__Problem details__
Can you give the lines of the material starting at the line containing "Out of the set" and ending at the line containing "which is nearest" again, replacing "nearest" with "closest" and leaving everything else unchanged?

__Records for the task__
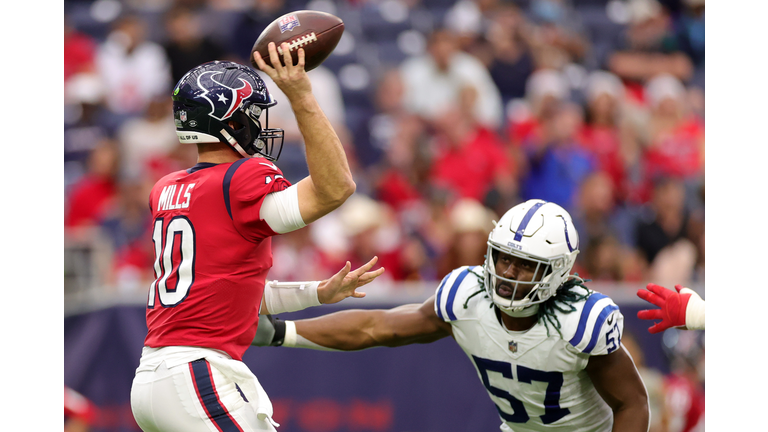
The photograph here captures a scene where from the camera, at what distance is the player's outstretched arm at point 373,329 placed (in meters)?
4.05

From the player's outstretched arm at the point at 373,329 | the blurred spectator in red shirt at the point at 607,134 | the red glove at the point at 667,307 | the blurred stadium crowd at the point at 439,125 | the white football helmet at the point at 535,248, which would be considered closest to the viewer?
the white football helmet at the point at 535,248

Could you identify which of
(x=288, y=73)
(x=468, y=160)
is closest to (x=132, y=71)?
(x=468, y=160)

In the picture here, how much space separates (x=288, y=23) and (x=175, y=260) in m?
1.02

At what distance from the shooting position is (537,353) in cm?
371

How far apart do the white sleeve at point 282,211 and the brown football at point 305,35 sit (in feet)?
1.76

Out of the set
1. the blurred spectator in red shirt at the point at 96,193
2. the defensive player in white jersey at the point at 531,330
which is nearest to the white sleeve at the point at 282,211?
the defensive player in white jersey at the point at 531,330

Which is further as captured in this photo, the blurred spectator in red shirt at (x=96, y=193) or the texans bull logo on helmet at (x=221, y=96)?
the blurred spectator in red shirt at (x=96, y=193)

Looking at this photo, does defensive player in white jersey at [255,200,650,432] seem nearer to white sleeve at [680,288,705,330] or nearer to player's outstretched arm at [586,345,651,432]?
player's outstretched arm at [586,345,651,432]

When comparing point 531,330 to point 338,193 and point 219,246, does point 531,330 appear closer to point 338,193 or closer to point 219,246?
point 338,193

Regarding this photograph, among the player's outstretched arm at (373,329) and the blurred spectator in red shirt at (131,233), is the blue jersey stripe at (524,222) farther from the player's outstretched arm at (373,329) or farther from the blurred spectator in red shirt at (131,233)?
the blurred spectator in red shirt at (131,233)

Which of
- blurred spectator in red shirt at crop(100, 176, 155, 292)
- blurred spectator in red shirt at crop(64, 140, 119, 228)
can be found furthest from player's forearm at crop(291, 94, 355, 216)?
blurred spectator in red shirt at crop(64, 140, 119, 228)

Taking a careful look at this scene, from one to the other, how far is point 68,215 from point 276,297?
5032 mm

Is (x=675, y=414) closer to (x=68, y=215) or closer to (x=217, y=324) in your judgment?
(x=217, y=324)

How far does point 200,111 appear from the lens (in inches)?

--

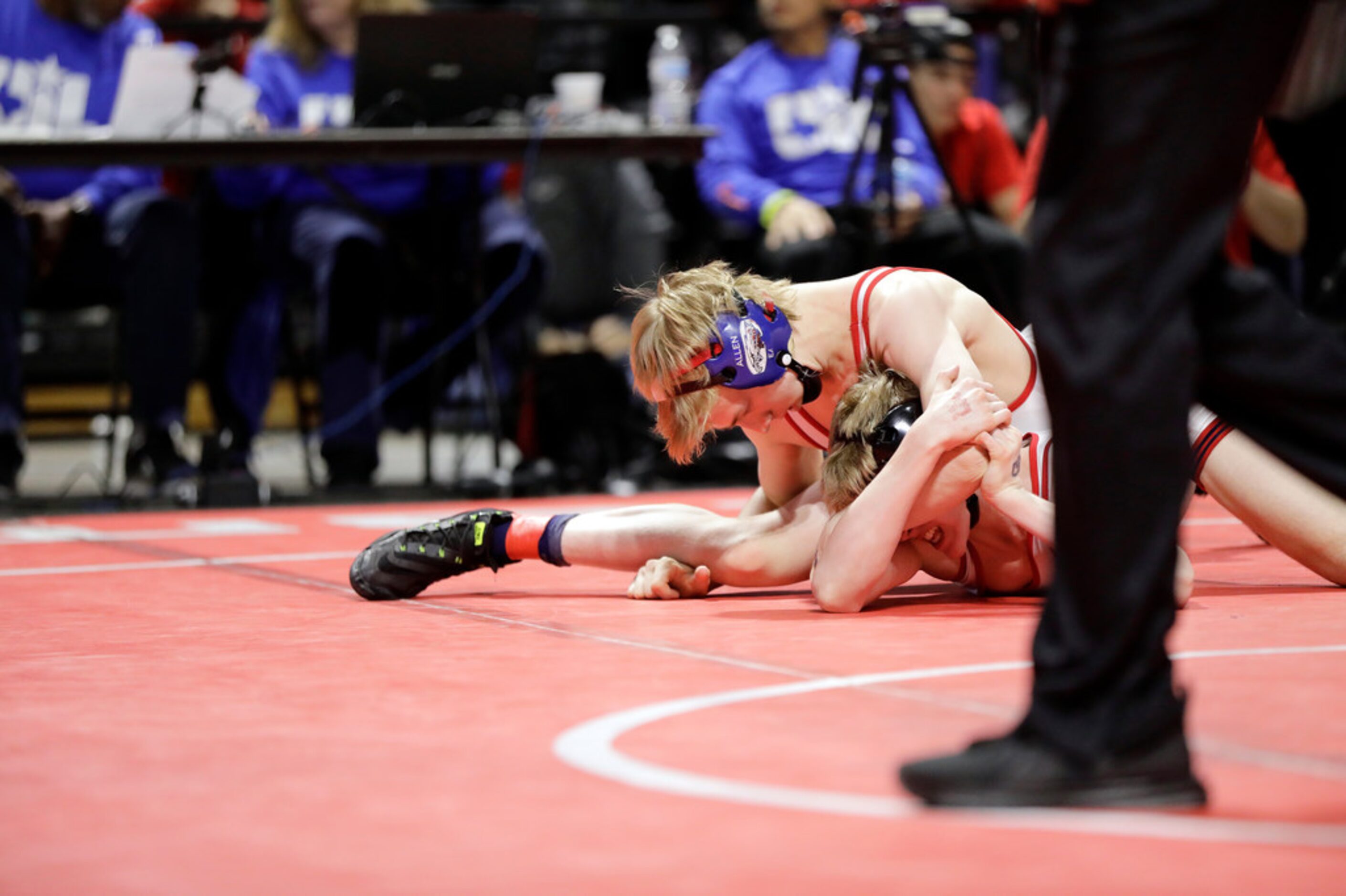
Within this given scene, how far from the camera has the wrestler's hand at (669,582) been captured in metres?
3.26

==

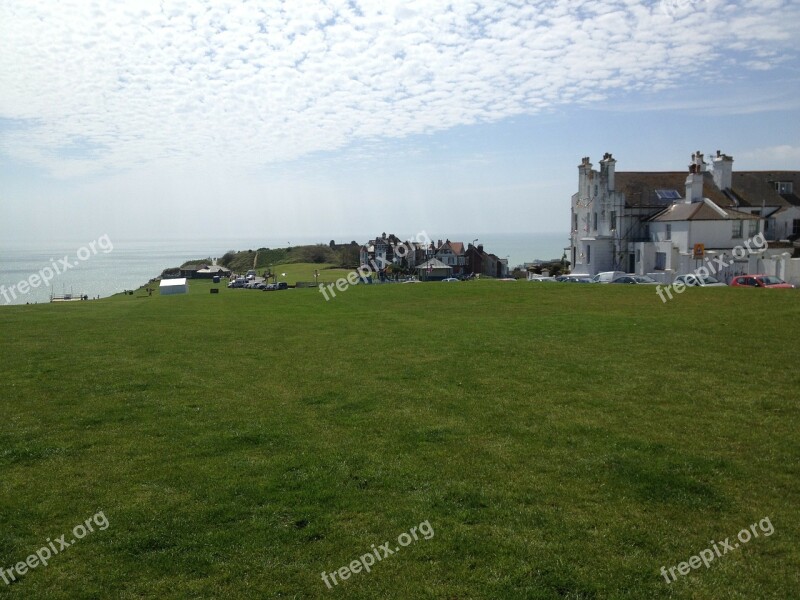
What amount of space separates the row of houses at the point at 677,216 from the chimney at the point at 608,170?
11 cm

__Written response__
Out of the set
1. the blurred spectator in red shirt at the point at 96,193
2. the defensive player in white jersey at the point at 531,330
which is closest to the white sleeve at the point at 282,211?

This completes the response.